Même si la plupart des études récentes sur l'image des hommes dans les médias se sont intéressés avant tout à la violence, certains chercheurs ont commencé à examiner la vision de la masculinité véhiculée par des magazines pour hommes comme Playboy, Maxim, GQ et Max. Ces publications qui parlent de santé, de mode, de sexualité, de relations personnelles et de style de vie jouent leur rôle dans la définition de l'homme moderne.
Certains considèrent que ces magazines contribuent à améliorer la représentation des deux sexes par les médias, dans la mesure où ils portent sur des thèmes considérés jusqu'ici comme typiquement féminins. Mais d'autres y constatent toujours une vision stéréotypée des hommes et de la masculinité, qui ne met en scène que des hommes blancs, beaux, bien bâtis et bien habillés, qui ne s'intéressent qu'aux loisirs.
Selon les analystes des médias, ces magazines continuent à reléguer les femmes au second rang et manifestent ainsi leur hostilité face aux avancées des femmes dans le monde du travail, des médias et des autres domaines professionnels. Ce n'est pas une coïncidence, disent-ils, si ces magazines ne veulent voir dans les femmes que des objets sexuels de statut inférieur, au moment justement où elles sont en voie d'obtenir une plus grande égalité sociale, politique et professionnelle.
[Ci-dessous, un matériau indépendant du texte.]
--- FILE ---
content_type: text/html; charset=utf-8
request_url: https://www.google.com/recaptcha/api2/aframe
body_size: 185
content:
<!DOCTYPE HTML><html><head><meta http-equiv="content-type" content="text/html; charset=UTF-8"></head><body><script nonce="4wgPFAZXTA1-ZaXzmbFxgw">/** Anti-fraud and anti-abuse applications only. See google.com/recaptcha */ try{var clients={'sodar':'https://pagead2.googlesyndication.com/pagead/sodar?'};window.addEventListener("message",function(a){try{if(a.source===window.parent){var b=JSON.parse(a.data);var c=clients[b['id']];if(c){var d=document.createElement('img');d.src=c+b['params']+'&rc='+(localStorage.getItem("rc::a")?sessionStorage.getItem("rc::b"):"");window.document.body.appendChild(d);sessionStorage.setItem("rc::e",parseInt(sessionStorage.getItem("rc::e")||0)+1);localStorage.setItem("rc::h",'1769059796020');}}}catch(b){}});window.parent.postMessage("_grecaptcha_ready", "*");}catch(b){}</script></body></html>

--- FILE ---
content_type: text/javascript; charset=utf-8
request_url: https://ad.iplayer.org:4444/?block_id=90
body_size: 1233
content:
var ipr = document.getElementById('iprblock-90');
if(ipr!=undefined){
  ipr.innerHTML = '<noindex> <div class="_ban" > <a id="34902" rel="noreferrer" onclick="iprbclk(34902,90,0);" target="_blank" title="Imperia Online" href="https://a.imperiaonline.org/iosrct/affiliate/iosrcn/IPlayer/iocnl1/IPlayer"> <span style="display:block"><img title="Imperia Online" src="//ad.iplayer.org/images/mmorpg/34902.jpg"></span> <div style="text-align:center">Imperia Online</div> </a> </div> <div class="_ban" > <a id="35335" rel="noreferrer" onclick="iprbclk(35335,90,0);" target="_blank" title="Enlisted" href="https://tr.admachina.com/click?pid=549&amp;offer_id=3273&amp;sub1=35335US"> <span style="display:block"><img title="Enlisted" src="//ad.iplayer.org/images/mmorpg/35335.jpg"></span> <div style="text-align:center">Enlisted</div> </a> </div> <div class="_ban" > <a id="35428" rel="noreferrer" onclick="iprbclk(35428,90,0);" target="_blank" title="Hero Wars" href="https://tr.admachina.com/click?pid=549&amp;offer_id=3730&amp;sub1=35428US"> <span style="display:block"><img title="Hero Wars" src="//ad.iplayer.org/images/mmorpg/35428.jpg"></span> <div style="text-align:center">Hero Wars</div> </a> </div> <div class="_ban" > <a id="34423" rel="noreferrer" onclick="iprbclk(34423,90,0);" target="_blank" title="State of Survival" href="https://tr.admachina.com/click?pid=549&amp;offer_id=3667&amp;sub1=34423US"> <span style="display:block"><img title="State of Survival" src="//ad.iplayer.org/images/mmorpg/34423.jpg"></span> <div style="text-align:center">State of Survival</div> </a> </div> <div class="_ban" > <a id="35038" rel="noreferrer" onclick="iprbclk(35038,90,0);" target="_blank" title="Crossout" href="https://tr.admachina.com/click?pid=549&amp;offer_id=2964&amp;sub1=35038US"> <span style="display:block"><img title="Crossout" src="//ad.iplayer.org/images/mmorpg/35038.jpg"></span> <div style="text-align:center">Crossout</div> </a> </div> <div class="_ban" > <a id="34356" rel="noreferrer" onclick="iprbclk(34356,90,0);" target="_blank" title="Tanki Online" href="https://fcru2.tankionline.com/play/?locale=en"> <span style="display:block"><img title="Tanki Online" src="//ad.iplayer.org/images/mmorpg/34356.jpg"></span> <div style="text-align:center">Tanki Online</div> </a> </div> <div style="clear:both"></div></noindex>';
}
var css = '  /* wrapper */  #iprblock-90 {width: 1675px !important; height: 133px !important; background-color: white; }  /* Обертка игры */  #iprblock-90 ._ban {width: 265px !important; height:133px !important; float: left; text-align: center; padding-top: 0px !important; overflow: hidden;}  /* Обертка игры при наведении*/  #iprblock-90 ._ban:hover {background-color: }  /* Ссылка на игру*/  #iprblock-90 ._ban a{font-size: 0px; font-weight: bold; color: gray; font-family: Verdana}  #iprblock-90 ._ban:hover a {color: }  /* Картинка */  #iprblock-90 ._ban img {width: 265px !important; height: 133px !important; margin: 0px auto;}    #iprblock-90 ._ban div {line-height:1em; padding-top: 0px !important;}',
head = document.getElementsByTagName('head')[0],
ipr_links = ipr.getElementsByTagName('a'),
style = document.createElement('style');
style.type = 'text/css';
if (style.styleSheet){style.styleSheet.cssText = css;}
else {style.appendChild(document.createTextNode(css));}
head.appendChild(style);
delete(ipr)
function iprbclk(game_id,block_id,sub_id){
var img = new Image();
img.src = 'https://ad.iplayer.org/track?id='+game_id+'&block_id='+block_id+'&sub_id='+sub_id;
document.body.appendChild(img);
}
Des magazines comme Playboy et Maxim sont critiqués pour leur présentation des femmes comme de simples objets sexuels, mais on s'est penché aussi dernièrement sur ce qu'ils révélaient sur les hommes et la masculinité. Ils seraient, d'après certains chercheurs, le reflet des incertitudes des hommes sur le rôle qu'ils sont censés assumer dans la société, au travail et dans leurs relations personnelles.
En 1983, dans son analyse de Playboy, Barbara Ehrenreich souligne que le magazine est né en 1953, à une époque où les hommes américains se sentaient étouffés par les contraintes du mariage, du travail et de la paternité. Playboy célébrait alors ouvertement les joies de la vie de célibataire et faisait le portrait idéal d'un homme libre de tout lien, bien éduqué, qui apprécie les bonnes choses de la vie comme le vin, le jazz, le scotch, l'art et les femmes. Le succès de Playboy est venu de cette vision d'un homme libéré, dégagé des responsabilités du mariage et de la famille.